XEFI Theory

The Algorithm

To calculate the X-ray Electric Field Intensity (XEFI) at a given depth \(z\) within a multi-layer structure, we use a recursive algorithm. Historically, there’s two equivalent formulations that appeared at similar times; the Parratt algorithm [1], and the Abeles matrix method [2]. For more detail, we refer the reader to more modern references used to construct the recursive algorithm include Tolan [3] and Dev [4].

The algorithm models the multi-layer structure as a series of discrete layers, each with its own thickness and index of refraction. To make this model representative of the code, we count \(N+1\) layers from \(i=0\) to \(i=N\) inclusive, as python indexes.

Here, layers \(i=0\) and \(i=N\) are semi-infinite layers, typically modelling air/vacuum and a substrate respectively. Boundary conditions allow us to set the incident amplitude \(T_0 = 1\), and the reflected amplitude \(R_{N}=0\).

The algorithm uses the Fresnel equations to calculate the reflected and transmitted amplitudes at each interface, and then recursively calculates the ratio of downward to upward propogating electric field intensities at each interface, starting from the bottom layer and working upwards. This recursive calculation is the core of the algorithm, solved by equating the tangential components (in-plane) of the electric field vectors

For the XEFI package, We define the following quantities:

Variable	Description
\(N\)	The number of interfaces between the top and bottom layers, corresponding to \(N+1\) layers
\(i\)	The layer number, indexed from 0 (i.e. 0 to \(N\))
\(z_i\)	The depth of the \(i^{th}\) interface (\(z_i < 0\)).
\(d_i\)	The thickness of the \(i^{th}\) layer (\(d_0 = d_N = ∞\))
\(θ^t_i\)	The transmitted angle of incidence in layer \(i\).
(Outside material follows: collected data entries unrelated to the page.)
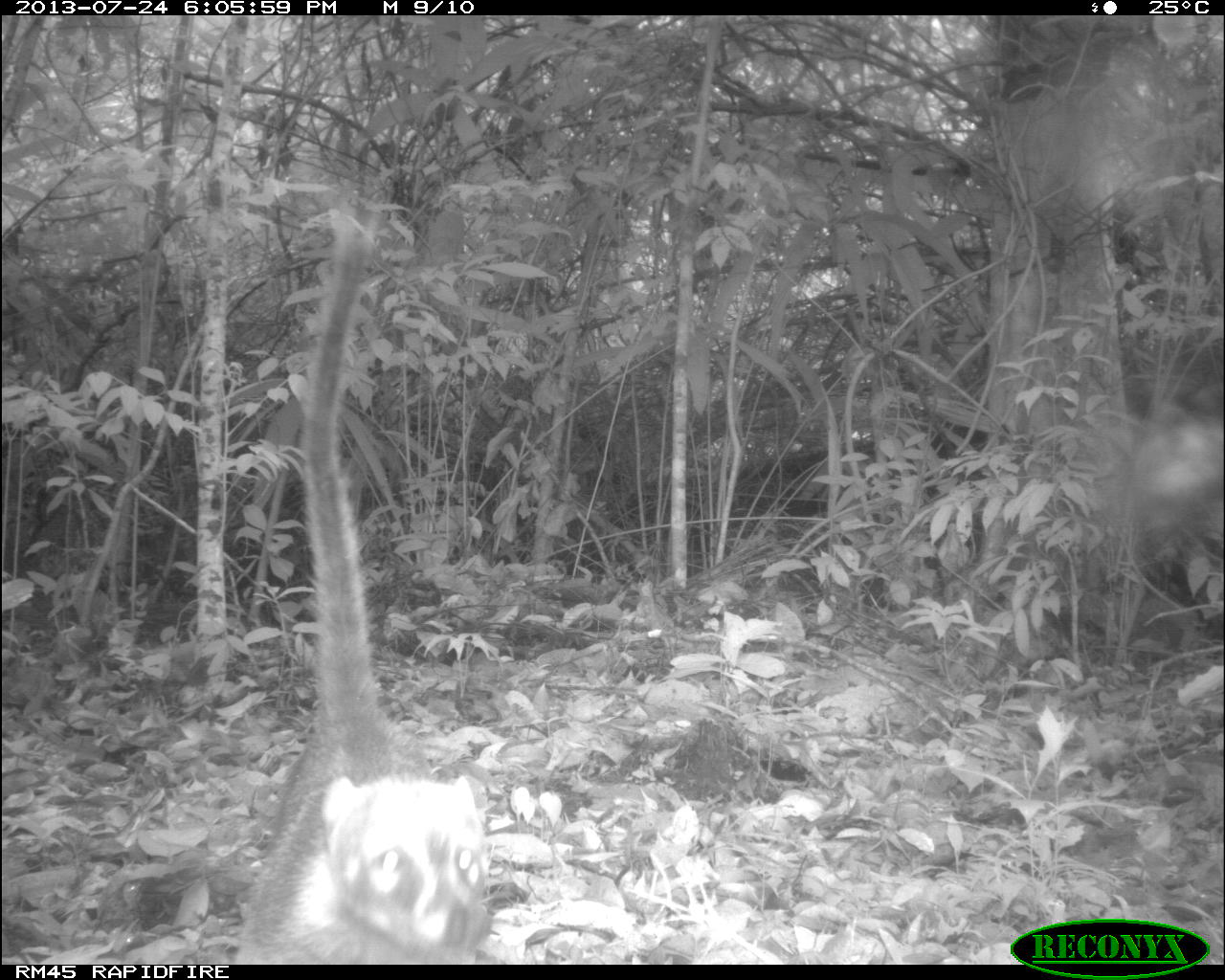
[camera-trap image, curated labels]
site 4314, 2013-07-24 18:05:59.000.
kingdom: Animalia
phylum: Chordata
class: Mammalia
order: Carnivora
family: Procyonidae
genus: Nasua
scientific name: Nasua narica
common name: white-nosed coati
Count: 1.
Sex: male.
Same as the angle of reflection \(θ^r_i\) in layer \(i\).
\(k_i\)	The z-component of the wavevector in the \(i^{th}\) layer.
\(T_i\)	The complex amplitude of the downward propogating electric field at interface \(i\).
\(R_i\)	The complex amplitude of the upward propogating electric field at interface \(i\).
\(X_i\)	The ratio of the downward and upward propogating electric field intensities at interface \(i\).
\(E^{Total}_i\)	The total electric field in layer \(i\).
\(E_{beam}\)	The X-ray beam energies in eV.
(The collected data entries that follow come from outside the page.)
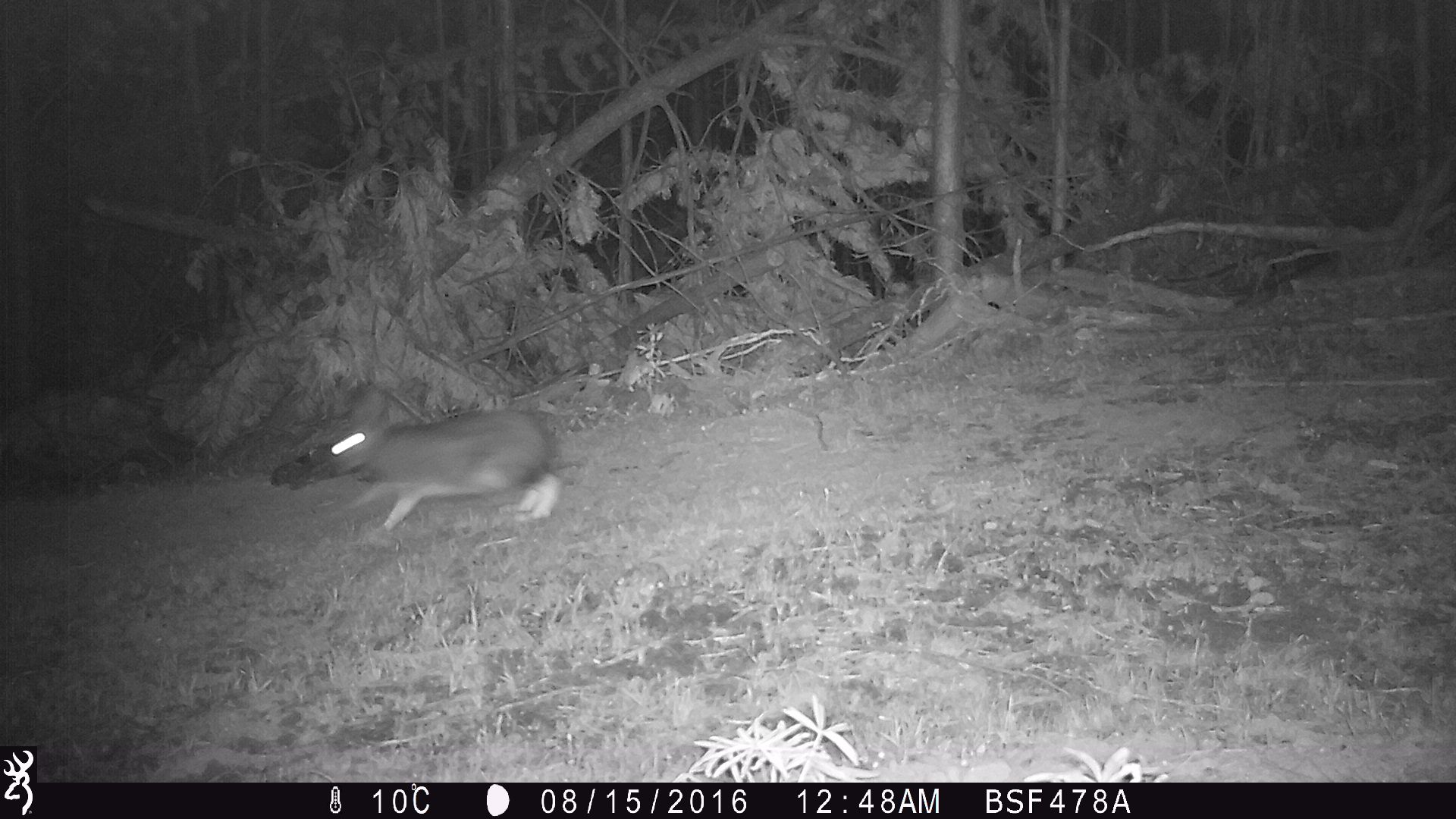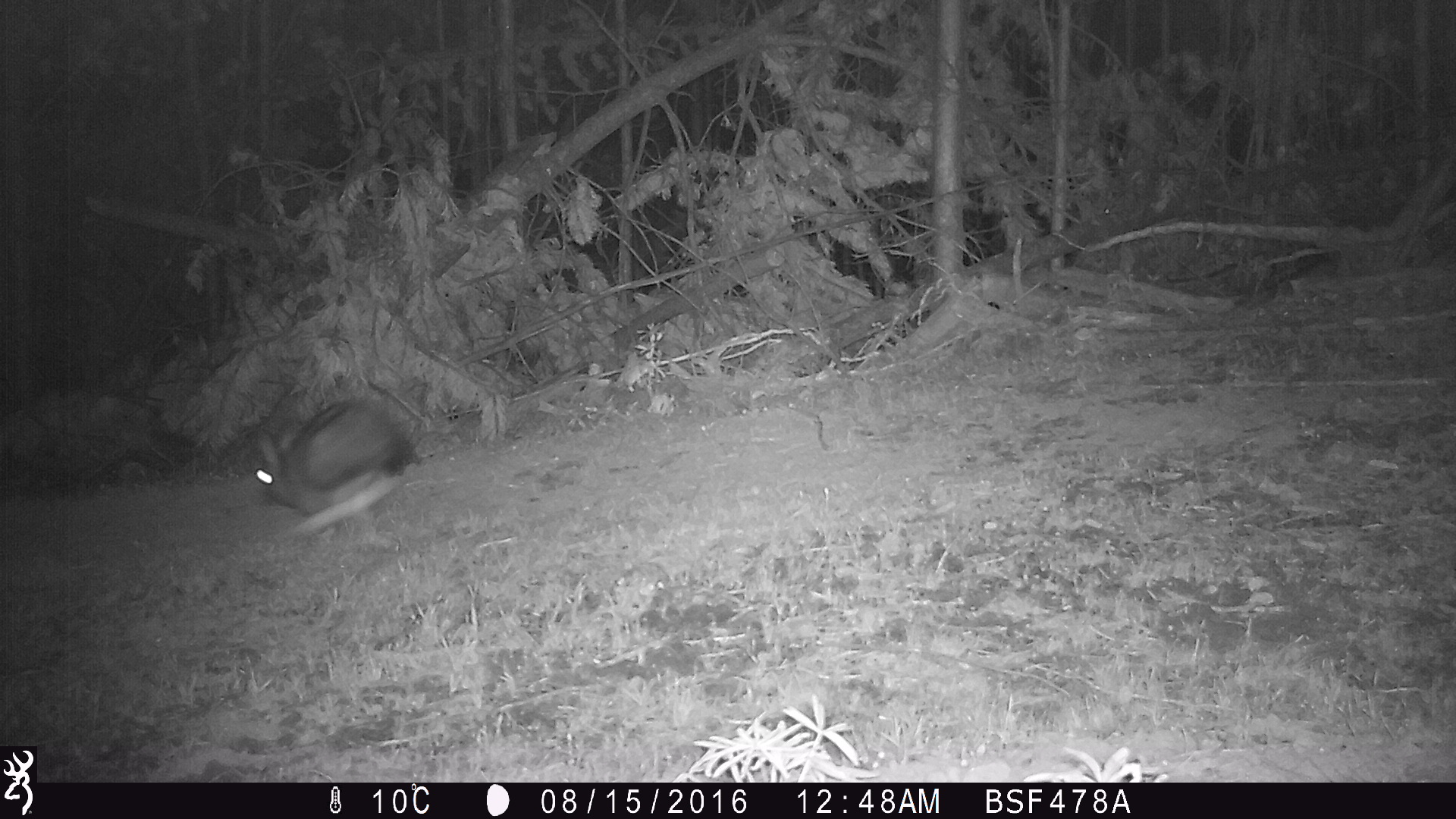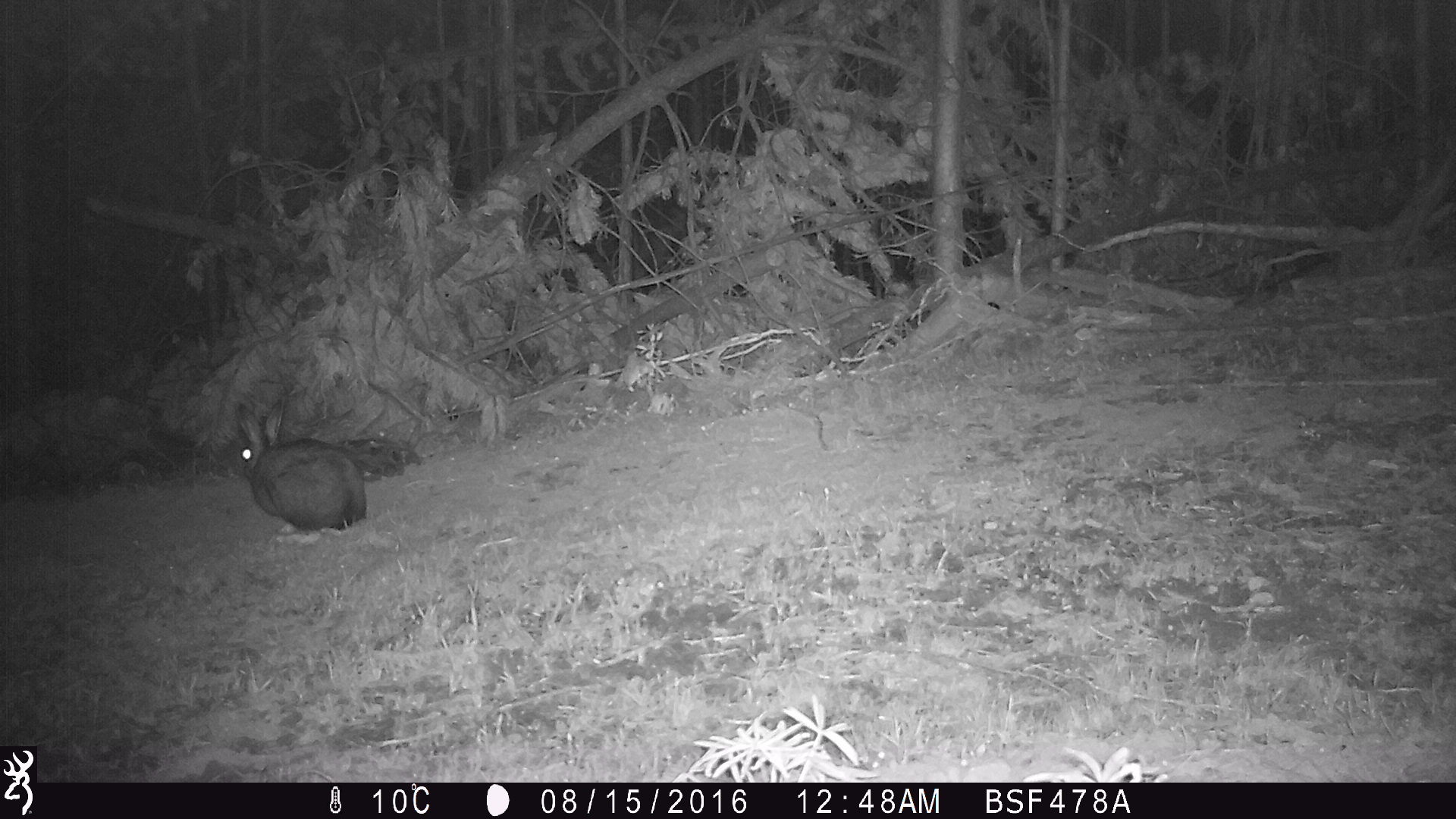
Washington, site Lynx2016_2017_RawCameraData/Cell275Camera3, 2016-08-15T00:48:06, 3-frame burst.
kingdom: Animalia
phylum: Chordata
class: Mammalia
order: Lagomorpha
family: Leporidae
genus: Lepus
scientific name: Lepus americanus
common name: snowshoe hare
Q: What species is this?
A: Lepus americanus (snowshoe hare).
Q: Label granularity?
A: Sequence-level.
After recursively computing the ratio \(X_i\), then solving the amplitudes \(T_i\), \(R_i\) at each interface, then the total electric field at depth \(z\) in the film can then be calculated as the sum of downward and upward propogating waves:

\[\begin{split}E^{Total}_i(E_{beam}, θ^t_0, z) = \left.\begin{matrix}T_i(E_{beam}, θ^t_0) \exp(-i k_i (z-z_i)) \\+ R_i (E_{beam}, θ^t_0) \exp(i k_i (z-z_i))\end{matrix}\right.\end{split}\]

References

[1]

Parratt, L. G. (1954). Surface studies of solids by total reflection of X-rays. Physical Review, 95(2), 359.

[2]

Abeles, F. (1950). Recherches sur les couches minces. Annales de physique, 12(5), 596-640.

[3]

Tolan, M. (1999). X-ray scattering from soft-matter thin films: materials science and basic research. Springer Science & Business Media.

[4]

Dev, B., Dey, S., & Banerjee, S. (2000). Resonance enhancement of x rays in layered materials: Application to surface enrichment in polymer blends. Physical Review B, 61(13), 8462.